How to Analyze RNAseq Data for Absolute Beginners Part 5: From DEGs to Pathways - Best Practices

Video Tutorial

Introduction

After completing the data preparation, statistical testing, and visualization steps, we’re finally ready to explore the biological significance of our RNA sequencing data. As biologists, this is the moment we’ve been waiting for – but how do we make sense of the hundreds or thousands of differentially expressed genes (DEGs) we’ve identified?

Living organisms are complex systems where thousands of genes work together in harmony. These genes form functional groups, each responsible for different processes like cell division, protein binding, metabolism, or disease responses. To understand what our DEGs are telling us, we need to identify which functional groups they belong to and what biological processes they influence. This is where functional enrichment analysis, also known as pathway analysis, becomes crucial.

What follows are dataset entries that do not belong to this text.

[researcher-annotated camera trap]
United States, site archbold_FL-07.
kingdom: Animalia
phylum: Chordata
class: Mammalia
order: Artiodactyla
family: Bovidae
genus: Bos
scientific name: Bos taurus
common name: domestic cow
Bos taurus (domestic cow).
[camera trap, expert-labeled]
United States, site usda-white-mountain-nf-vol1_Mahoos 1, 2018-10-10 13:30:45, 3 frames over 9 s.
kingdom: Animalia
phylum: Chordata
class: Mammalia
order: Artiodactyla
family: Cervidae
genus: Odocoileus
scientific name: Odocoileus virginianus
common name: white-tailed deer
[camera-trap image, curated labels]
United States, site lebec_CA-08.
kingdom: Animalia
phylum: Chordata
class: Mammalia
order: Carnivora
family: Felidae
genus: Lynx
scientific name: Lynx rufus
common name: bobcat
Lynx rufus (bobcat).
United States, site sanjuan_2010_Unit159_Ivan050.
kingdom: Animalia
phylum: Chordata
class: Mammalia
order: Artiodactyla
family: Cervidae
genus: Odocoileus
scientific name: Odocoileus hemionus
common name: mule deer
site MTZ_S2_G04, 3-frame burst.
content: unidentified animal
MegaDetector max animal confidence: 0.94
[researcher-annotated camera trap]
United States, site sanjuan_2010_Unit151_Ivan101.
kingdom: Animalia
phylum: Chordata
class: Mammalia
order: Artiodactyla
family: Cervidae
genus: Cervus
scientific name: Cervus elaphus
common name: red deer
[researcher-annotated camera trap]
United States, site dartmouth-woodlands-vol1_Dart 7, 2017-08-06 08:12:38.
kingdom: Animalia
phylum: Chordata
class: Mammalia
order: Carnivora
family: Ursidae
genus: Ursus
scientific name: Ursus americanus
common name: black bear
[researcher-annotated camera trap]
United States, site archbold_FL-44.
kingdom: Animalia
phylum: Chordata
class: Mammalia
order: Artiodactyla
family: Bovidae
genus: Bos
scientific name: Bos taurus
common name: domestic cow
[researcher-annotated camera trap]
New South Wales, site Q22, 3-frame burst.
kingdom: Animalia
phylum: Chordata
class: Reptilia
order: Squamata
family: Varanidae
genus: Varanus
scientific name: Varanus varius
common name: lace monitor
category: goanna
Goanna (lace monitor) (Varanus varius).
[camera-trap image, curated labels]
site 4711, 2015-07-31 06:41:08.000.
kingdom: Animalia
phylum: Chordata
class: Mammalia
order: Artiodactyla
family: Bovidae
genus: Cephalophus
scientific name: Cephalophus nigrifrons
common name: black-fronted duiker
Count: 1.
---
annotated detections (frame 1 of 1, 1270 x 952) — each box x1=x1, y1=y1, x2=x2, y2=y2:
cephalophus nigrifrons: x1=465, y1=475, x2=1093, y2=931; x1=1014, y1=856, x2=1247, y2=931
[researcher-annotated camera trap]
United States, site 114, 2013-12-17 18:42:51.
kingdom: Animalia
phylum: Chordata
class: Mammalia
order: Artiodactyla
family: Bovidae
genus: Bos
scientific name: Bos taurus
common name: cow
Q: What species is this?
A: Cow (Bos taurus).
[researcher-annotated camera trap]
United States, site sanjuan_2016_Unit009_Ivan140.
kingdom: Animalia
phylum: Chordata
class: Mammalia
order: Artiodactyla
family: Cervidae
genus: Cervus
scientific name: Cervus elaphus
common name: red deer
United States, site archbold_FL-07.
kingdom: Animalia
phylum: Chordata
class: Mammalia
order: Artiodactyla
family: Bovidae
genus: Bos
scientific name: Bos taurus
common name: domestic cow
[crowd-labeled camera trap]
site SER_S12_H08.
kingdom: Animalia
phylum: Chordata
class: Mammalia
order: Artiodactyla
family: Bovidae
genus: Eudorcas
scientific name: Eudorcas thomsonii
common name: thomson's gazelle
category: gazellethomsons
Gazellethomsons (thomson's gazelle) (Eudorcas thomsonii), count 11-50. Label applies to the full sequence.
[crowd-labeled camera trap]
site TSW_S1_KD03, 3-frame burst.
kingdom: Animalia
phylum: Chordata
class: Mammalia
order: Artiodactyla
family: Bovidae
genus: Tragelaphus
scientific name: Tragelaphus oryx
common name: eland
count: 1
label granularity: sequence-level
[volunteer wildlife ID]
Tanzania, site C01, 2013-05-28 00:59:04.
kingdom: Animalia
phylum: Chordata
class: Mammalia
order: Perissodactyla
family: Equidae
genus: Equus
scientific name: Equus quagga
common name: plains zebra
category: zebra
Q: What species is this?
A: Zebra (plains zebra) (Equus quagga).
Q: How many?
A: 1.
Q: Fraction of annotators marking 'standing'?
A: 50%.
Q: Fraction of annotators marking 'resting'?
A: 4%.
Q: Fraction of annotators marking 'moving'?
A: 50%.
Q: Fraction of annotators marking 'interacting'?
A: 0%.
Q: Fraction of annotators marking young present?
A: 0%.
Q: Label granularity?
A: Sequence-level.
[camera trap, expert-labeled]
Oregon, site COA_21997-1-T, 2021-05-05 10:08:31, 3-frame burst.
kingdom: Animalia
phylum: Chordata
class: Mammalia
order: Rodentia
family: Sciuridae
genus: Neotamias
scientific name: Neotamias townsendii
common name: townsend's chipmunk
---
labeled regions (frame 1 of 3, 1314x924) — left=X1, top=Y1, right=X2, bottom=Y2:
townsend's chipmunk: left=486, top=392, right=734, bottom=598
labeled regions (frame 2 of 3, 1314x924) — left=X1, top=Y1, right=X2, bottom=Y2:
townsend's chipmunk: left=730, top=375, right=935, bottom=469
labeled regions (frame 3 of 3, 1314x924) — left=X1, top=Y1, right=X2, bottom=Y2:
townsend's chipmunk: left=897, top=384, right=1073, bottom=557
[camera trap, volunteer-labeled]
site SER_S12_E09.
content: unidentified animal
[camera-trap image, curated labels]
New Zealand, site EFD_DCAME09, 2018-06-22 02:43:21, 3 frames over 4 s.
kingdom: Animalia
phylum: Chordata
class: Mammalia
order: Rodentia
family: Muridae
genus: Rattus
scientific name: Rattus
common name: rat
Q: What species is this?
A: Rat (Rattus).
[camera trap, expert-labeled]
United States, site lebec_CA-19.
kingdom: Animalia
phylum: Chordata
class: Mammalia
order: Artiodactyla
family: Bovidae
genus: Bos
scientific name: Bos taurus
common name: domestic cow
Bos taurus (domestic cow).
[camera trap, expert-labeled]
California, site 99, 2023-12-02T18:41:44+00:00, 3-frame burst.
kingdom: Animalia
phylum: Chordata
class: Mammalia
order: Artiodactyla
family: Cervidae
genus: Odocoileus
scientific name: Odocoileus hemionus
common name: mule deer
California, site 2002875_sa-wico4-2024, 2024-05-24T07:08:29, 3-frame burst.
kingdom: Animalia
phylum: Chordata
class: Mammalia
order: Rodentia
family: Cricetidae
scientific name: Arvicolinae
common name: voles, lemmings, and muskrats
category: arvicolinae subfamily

Pathway analysis helps us:

Connect expression changes to known biological mechanisms
Provide biological context for our experimental findings
Generate hypotheses for further investigation

Pathway Databases: Your Guide to Gene Function

Pathway databases are specialized resources containing curated information about biological pathways and their associated gene sets. During pathway analysis, we compare our DEGs against these databases to identify significantly overlapping gene sets and their corresponding pathways. Here are the most widely used databases for RNA-seq analysis:

Gene Ontology (GO)

Gene Ontology (GO) is a comprehensive bioinformatics resource that provides a structured vocabulary (ontologies) describing gene functions, processes, and cellular locations. It’s organized into three main categories:

Molecular Function (MF)

Describes specific activities at the molecular level
Examples: ATP binding, protein kinase activity

Biological Process (BP)

Defines broader biological goals involving multiple molecular functions
Examples: cell cycle regulation, immune response, apoptosis

Cellular Component (CC)

Indicates where gene products are active within the cell
Examples: nucleus, cytoplasm, mitochondrial membrane

KEGG (Kyoto Encyclopedia of Genes and Genomes)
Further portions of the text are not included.